### Tareas propuestas
[A] Reproduce fielmente el fragmento del texto sobre la telebasura que va desde "Puede que solo" hasta "tal cosa suceda.", ambos incluidos.
[B] Indica si cada afirmación concuerda con el texto sobre la telebasura; responde sí o no y cita literalmente las palabras del texto que lo deciden.
(i) La nueva edición de Supervivientes funciona mal.
(ii) Lydia Lozano se rompió el radio en su propia casa mientras intentaba calzarse una bota.
(iii) Belén Esteban se rompió la tibia y el peroné en directo.

### Extracto proporcionado
━━━━━━━━━━━━━━━━

Puede que solo sea una impresión personal, pero diría que los años gloriosos de la telebasura están quedando atrás. Nos llegan noticias constantemente de las bajadas de audiencia en Telecinco y de los planes de su jefazo, Paolo Vasile, para recuperar el favor de la audiencia. Intuyo que esos planes pasan por remozar los contenidos consagrados al cotilleo, pero no se acaba de ver que tal cosa suceda.

Puede que el canto del cisne del chismorreo audiovisual fuese la serie de Rocío Carrasco sobre lo mucho que había sufrido con su Antonio David (y que se decidió a revelar, tras años de doloroso silencio, a cambio de unos honorarios generosos, pues una cosa es empoderarse gratis y otra, hacerlo con la cuenta bancaria saneada).

Pasado aquel éxito innegable (y hasta bendecido por ciertas políticas de Podemos especialmente obtusas), me da en la nariz que empezaron a pintar bastos. Por lo que he leído, la nueva edición de Supervivientes funciona de maravilla, pero los buques insignia de la casa (Sálvame y sus derivados) no parecen pasar por su mejor momento.

A las pruebas me remito: la pobre Belén Esteban, bautizada en tiempos como la princesa del pueblo, se ha roto la tibia y el peroné en directo y tras tremendo leñazo y no veo a la opinión pública demasiado preocupada al respecto ni sobreactuando en el terreno de la compasión. Lo mismo puede decirse de la rotura de radio que ha protagonizado Lydia Lozano en su propia casa mientras intentaba calzarse una bota (a partir de ciertas edades, es mejor sentarse para tales necesidades domésticas).

Yo creo que, en tiempos pasados, la nata que se ha pegado Belén habría tenido muchísima más repercusión, pues para algo era la princesa del pueblo. Entiendo que el trompazo que se pegó hace unos días el cantante Joan Dausà al arrojarse a lo Iggy Pop desde el escenario sobre su público, que se apartó de una manera bochornosa, no supere el ámbito catalán, pero Belén es una estrella en toda España y parece que a nadie le importa si se parte la pata, la cabeza o el orto. Si esto no es una señal de que sus años dorados han quedado atrás, no sé lo que es, francamente.

━━━━━━━━━━━━━━━━

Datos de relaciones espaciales
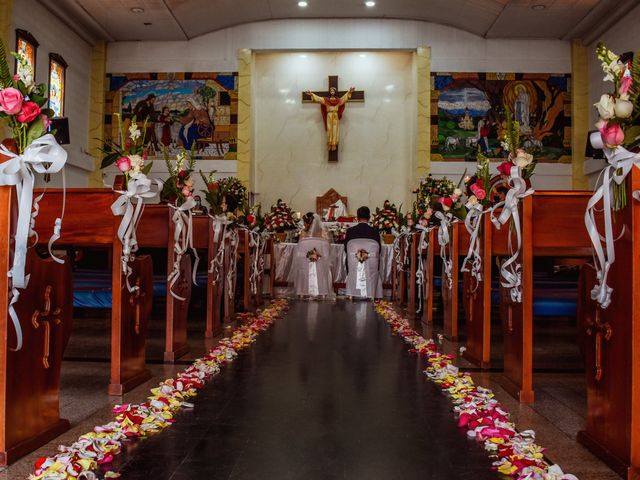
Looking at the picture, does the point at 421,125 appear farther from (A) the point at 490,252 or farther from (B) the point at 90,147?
(A) the point at 490,252

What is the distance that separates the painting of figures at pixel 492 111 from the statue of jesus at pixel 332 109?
223 cm

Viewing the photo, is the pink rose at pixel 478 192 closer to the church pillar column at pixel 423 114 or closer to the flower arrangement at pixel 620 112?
the flower arrangement at pixel 620 112

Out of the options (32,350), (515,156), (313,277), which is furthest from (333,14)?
(32,350)

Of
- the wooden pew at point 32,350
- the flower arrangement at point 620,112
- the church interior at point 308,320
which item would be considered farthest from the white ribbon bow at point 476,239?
the wooden pew at point 32,350

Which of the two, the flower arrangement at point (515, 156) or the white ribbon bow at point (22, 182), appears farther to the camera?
the flower arrangement at point (515, 156)

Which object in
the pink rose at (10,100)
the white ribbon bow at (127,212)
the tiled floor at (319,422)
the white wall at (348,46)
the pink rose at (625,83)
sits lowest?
the tiled floor at (319,422)

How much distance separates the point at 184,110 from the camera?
14.8 meters

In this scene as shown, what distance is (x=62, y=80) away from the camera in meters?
13.4

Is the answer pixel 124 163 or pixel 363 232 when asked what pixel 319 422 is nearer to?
pixel 124 163

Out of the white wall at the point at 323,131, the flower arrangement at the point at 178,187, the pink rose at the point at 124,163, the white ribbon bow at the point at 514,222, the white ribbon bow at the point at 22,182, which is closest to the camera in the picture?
the white ribbon bow at the point at 22,182

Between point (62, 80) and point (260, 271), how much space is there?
7.63 meters

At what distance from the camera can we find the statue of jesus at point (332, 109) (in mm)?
15062

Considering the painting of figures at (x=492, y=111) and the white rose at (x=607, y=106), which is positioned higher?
the painting of figures at (x=492, y=111)

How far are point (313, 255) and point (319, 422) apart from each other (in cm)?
761
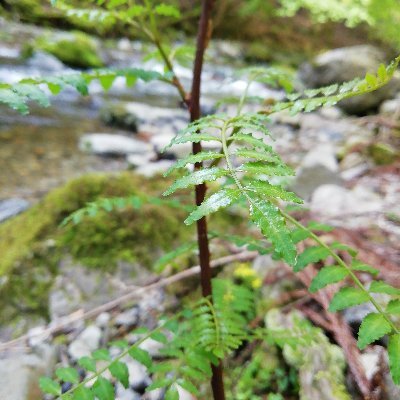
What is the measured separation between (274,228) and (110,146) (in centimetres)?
381

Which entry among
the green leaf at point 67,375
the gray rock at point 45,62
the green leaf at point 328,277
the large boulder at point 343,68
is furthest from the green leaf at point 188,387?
the gray rock at point 45,62

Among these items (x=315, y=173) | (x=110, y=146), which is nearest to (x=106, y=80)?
(x=315, y=173)

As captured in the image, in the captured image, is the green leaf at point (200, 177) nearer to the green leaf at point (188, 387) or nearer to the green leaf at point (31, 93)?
the green leaf at point (31, 93)

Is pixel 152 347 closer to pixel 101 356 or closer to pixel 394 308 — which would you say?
pixel 101 356

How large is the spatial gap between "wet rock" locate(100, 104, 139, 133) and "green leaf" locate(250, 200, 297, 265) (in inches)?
185

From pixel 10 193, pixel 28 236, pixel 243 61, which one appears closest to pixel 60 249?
pixel 28 236

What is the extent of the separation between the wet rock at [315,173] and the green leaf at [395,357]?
2.12m

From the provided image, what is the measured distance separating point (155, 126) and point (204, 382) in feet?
13.7

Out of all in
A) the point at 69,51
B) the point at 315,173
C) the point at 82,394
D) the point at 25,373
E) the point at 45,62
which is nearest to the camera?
the point at 82,394

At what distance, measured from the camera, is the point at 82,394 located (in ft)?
2.87

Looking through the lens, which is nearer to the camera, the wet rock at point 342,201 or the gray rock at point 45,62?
the wet rock at point 342,201

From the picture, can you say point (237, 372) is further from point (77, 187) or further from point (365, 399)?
point (77, 187)

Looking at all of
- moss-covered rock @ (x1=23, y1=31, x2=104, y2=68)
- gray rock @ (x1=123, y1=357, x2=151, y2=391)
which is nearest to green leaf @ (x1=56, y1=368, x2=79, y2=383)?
gray rock @ (x1=123, y1=357, x2=151, y2=391)

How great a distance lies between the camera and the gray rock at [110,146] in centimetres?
409
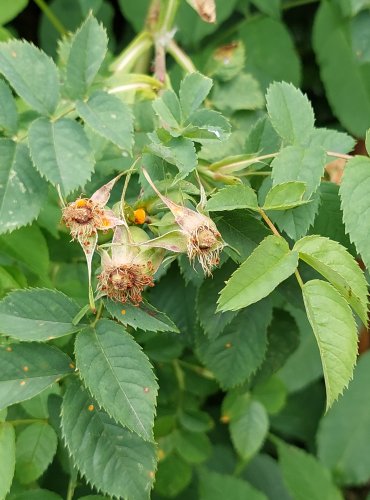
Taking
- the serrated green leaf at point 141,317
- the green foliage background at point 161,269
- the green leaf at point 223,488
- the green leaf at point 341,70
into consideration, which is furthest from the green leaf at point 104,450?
the green leaf at point 341,70

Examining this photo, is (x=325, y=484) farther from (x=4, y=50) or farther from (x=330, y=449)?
(x=4, y=50)

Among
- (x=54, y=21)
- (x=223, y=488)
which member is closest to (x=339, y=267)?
(x=223, y=488)

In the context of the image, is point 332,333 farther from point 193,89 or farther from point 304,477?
point 304,477

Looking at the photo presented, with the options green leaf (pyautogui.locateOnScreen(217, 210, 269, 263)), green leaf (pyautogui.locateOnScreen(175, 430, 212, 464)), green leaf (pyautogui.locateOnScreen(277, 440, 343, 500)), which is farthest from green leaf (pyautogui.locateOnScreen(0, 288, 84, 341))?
green leaf (pyautogui.locateOnScreen(277, 440, 343, 500))

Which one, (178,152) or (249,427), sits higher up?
(178,152)

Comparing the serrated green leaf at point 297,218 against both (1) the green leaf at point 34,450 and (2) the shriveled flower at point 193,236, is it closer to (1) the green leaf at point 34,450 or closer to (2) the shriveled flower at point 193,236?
(2) the shriveled flower at point 193,236
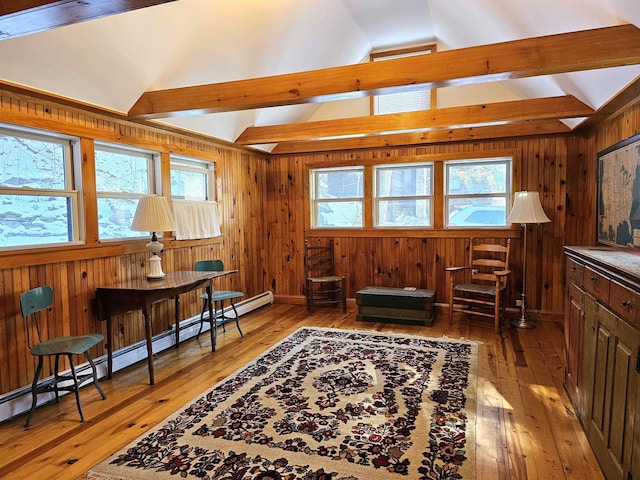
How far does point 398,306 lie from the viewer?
4734 millimetres

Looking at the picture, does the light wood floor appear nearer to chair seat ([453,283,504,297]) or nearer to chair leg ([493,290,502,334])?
chair leg ([493,290,502,334])

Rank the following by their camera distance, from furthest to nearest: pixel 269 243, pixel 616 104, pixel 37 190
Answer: pixel 269 243 < pixel 616 104 < pixel 37 190

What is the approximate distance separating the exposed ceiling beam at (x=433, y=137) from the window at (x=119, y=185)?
226 cm

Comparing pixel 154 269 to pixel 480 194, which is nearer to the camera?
pixel 154 269

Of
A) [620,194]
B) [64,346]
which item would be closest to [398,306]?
[620,194]

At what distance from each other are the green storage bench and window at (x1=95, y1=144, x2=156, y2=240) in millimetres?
2727

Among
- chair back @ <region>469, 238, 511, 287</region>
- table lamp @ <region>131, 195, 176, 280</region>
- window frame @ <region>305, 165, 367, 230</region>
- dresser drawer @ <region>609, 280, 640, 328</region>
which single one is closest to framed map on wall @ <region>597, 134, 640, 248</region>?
chair back @ <region>469, 238, 511, 287</region>

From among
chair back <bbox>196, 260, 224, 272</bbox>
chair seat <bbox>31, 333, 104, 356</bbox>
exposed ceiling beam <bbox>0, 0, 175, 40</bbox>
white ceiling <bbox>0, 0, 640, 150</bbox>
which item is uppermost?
white ceiling <bbox>0, 0, 640, 150</bbox>

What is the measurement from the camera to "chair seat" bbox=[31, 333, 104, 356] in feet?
8.38

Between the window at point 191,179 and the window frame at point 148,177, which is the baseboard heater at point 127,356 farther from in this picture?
the window at point 191,179

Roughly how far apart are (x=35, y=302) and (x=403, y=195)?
4.24 m

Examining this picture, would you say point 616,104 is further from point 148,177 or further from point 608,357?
point 148,177

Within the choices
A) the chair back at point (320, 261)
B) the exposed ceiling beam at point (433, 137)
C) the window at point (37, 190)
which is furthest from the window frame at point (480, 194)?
the window at point (37, 190)

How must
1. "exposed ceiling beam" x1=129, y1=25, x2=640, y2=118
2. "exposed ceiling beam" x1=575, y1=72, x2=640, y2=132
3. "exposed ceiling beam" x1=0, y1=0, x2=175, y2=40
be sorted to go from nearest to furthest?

━━━━━━━━━━━━━━━━

### Soluciones
[A]
Puede que solo sea una impresión personal, pero diría que los años gloriosos de la telebasura están quedando atrás. Nos llegan noticias constantemente de las bajadas de audiencia en Telecinco y de los planes de su jefazo, Paolo Vasile, para recuperar el favor de la audiencia. Intuyo que esos planes pasan por remozar los contenidos consagrados al cotilleo, pero no se acaba de ver que tal cosa suceda.

[B]
(i) No: "la nueva edición de Supervivientes funciona de maravilla".
(ii) Sí: "la rotura de radio que ha protagonizado Lydia Lozano en su propia casa mientras intentaba calzarse una bota".
(iii) Sí: "se ha roto la tibia y el peroné en directo".